Is it ‘safe’, though? Is it for the whole people of God? What impenetrable ‘towers’ do we still build to safe guard our desirable expressions? Why does Jesus bring division in ‘families’? How does he unsettle our preconceptions? How did we not see this division coming?
The Breath of the Spirit is wending its way through our Churches, locally, nationally and internationally, disrupting previously impenetrable ‘towers’ and drawing us to review and reconsider our practices. For example, Catholic Second Assembly of the Fifth Plenary Council of Australia, Anglican Lambeth Conference, Receptive Ecumenism V Conference, World Council of Churches. As well as celebrating wonderful Christian ministry and mission, there are areas of dissonance, practices needing change, ‘vineyards’ that are wounding, or that are wounded themselves, ‘towers’ not including all God’s people, structures and practices remiss and even unkind at times. On International Day of Indigenous people this week, I am reminded of dialogues at the 2013 WCC that highlighted how disenfranchised, ignored and neglected
indigenous people were across our global faith communities. Yet, in 2022 these conversations and actions are still needed. So then, in every generation, at every moment, God’s unsettling call, Jesus’ passion and the Ruah/breath of the Spirit calls us through love and in peace, to have clear thinking and radical justice making, for the benefit of the whole people of God, and the renewal, reconciliation and even rebuilding, of God’s vineyard. Let us listen to the wisdom of our elders, and hear the dreaming of the next generation, for in both of these, we hear the large cloud of witnesses sharing in our communion today.
As for us, we have this large cloud of witnesses around us.

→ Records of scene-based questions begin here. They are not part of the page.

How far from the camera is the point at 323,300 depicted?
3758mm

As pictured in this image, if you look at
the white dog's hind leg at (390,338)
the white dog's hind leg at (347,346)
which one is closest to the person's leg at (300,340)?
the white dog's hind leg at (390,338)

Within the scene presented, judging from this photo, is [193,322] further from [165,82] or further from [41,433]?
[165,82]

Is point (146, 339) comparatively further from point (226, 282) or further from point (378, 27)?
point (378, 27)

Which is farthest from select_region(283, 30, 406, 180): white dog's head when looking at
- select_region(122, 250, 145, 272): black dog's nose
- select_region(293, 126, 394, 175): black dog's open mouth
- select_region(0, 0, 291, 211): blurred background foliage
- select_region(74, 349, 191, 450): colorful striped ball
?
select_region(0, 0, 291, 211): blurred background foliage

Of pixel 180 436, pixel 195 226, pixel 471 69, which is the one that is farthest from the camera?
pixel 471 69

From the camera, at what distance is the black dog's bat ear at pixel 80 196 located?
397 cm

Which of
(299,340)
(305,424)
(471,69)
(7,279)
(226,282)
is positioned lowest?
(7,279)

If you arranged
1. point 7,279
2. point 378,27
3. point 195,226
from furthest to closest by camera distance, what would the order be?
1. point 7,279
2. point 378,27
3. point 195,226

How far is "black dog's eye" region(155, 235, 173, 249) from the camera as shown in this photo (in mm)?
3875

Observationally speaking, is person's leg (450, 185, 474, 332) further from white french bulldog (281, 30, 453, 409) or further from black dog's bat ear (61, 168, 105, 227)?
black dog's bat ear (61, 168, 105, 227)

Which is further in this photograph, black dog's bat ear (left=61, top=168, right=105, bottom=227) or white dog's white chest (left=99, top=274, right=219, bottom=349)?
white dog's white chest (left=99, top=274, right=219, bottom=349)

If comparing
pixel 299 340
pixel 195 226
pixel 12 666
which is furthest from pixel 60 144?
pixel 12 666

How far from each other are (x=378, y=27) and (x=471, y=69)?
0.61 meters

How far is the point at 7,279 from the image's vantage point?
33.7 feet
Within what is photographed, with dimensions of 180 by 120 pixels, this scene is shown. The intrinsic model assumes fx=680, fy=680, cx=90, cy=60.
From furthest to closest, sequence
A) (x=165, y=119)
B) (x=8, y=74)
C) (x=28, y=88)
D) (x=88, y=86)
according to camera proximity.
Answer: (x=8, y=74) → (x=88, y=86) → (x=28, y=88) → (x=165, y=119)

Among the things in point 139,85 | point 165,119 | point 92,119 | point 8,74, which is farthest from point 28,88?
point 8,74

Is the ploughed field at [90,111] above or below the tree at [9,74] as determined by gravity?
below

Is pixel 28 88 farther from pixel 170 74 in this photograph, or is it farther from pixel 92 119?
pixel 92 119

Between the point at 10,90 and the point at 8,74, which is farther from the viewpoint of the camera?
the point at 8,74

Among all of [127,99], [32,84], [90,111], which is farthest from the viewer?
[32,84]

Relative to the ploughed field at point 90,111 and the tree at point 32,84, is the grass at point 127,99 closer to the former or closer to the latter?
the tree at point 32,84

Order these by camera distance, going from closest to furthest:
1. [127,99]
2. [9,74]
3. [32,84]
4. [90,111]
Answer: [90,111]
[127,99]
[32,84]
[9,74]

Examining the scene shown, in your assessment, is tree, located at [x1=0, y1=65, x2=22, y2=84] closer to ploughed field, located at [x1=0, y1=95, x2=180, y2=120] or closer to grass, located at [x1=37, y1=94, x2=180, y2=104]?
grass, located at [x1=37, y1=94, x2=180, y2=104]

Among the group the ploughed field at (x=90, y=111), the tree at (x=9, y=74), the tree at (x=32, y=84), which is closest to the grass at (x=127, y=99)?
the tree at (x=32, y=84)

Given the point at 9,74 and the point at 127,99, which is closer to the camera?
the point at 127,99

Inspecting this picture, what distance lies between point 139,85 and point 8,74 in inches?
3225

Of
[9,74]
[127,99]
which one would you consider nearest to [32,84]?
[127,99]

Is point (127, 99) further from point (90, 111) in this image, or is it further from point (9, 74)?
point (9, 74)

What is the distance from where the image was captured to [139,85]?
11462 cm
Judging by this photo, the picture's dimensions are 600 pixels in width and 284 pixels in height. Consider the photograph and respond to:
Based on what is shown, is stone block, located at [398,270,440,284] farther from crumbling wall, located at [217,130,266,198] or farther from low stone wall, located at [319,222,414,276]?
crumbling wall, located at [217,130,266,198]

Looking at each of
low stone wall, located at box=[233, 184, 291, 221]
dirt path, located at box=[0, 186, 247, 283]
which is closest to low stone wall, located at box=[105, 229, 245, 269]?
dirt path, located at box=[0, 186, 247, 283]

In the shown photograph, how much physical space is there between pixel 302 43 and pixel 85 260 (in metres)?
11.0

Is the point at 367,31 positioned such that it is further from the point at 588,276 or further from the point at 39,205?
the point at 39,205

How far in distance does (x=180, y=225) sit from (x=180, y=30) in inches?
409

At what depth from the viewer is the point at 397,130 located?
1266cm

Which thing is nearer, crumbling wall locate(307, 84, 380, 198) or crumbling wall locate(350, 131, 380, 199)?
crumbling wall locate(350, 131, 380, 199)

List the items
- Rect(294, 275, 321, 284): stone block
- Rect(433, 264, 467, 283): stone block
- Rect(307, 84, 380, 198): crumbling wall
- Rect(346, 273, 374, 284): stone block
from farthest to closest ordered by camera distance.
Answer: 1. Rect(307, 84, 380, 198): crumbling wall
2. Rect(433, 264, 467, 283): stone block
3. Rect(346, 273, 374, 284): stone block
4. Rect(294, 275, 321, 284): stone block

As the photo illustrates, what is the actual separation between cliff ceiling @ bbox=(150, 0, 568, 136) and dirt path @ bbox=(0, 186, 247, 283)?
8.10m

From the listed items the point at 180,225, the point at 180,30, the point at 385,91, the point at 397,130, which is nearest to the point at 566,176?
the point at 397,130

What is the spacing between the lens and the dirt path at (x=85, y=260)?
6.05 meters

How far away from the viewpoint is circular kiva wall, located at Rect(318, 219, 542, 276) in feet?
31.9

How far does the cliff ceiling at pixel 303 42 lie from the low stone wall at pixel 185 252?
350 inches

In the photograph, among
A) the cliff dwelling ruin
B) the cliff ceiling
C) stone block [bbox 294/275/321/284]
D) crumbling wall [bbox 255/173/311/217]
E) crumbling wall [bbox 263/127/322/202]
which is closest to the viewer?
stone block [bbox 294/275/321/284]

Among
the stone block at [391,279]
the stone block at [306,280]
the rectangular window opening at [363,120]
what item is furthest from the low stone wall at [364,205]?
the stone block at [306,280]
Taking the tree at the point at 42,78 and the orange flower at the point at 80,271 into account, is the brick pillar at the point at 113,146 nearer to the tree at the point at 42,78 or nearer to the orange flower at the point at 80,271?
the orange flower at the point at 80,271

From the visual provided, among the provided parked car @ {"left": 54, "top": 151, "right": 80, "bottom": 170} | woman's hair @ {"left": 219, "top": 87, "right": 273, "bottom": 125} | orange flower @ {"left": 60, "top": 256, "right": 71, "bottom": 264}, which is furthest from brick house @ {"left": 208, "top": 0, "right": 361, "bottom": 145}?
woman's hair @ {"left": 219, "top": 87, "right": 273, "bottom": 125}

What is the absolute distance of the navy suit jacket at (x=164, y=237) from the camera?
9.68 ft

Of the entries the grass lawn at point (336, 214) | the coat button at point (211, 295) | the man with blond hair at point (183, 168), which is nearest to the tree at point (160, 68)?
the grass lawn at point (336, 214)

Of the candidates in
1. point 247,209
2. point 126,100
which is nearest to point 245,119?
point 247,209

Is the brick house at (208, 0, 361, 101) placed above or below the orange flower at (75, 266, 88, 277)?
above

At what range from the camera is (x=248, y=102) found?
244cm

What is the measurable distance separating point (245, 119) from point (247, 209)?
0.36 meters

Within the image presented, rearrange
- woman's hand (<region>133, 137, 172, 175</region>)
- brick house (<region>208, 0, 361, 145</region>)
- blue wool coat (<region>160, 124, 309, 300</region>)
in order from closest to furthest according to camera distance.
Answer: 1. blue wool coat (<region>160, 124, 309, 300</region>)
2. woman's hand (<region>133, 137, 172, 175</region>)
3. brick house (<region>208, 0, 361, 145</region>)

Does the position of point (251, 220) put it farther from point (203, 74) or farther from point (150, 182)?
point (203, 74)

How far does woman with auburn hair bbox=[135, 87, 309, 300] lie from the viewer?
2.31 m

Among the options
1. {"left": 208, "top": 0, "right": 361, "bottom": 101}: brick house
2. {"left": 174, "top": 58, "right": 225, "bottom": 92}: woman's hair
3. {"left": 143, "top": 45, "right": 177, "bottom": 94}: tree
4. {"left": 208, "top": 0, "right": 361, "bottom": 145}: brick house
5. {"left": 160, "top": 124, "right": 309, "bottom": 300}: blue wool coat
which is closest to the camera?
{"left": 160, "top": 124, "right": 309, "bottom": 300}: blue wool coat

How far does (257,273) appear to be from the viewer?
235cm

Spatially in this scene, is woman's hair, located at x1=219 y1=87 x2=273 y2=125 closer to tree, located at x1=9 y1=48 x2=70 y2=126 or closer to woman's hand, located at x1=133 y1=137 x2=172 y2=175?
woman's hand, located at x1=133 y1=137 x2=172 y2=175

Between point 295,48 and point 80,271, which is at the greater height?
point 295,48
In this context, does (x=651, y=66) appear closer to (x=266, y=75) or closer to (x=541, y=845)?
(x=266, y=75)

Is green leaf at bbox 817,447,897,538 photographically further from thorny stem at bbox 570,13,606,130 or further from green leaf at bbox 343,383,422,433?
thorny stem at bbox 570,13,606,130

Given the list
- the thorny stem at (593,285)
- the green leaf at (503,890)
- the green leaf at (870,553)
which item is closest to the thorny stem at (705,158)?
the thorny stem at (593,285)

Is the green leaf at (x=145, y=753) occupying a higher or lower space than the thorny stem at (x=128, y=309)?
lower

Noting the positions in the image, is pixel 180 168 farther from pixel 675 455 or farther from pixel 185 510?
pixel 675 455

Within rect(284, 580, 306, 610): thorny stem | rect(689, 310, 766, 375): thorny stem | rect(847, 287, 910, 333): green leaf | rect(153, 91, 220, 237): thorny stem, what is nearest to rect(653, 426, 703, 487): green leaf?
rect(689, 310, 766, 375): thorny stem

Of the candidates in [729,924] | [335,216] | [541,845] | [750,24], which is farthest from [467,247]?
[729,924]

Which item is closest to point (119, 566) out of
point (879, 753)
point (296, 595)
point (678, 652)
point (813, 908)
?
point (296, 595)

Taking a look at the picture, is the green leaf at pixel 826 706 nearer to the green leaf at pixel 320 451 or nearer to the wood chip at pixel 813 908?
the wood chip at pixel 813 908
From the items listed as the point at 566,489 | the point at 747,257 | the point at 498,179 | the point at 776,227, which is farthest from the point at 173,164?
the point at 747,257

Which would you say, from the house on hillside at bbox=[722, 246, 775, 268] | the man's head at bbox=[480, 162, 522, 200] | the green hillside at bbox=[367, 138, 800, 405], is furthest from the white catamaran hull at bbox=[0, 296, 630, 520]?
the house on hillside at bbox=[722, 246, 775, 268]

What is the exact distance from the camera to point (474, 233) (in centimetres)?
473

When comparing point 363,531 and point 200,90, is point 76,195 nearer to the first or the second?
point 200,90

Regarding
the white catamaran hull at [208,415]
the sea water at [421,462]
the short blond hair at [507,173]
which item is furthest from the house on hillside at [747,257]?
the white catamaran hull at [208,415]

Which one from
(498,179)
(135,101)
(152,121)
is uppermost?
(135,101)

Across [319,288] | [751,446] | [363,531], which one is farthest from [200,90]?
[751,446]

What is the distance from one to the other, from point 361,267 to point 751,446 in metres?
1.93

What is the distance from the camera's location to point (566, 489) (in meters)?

So then, let us rid ourselves of everything that gets in the way,
and of the sin which holds on to us so tightly,
and let us run with determination the race that lies before us.
Let us keep our eyes fixed on Jesus,
on whom our faith depends from beginning to end
Hebrews 12:1-2a.
Prayer
Creator and Nurturer,
we call to you in these shadowy days.
The warmth of your sun is cooled by our dissonance and unkindness.
The light of your rays is shadowed by our foggy, anxious, confused ways.
The growth in your love is stunted by our inflexibility and hard boundaries.
We have built ‘towers’ to guard and uphold our desires
that have instead, slowed the spread of your passionate, radical discipleship.
We have taken to ourselves that which is not ours to own.
Your vineyard is not as well tended as it could be.
We are so sorry, God of all,
for we have neglected your Way and trampled on shoots of new life.
Our greed, our anxieties, our fear of new things and change
have allowed or adapted with your evolving and everchanging world.
We have not reflected on the natural seasonal cycle
of flourishing life letting-go to death,
so that life may begin in a new season again.
We seek your guidance, your passion, your breath of fresh air,
so that, we, your Churches, prune well
and discard that which is not life-giving in our ways.
Help us to let all that has been pruned
to be turned over and composted,
teaching us what is nourishing
and what we need to leave behind.
May we be willing workers in your vineyard
and with the great cloud of witnesses,
pray that season after season bears fruit and nourishes your world.
© Rev Anne Hewitt 09/08/2022
This reflection & prayer may be shared as long as the original writer is credited.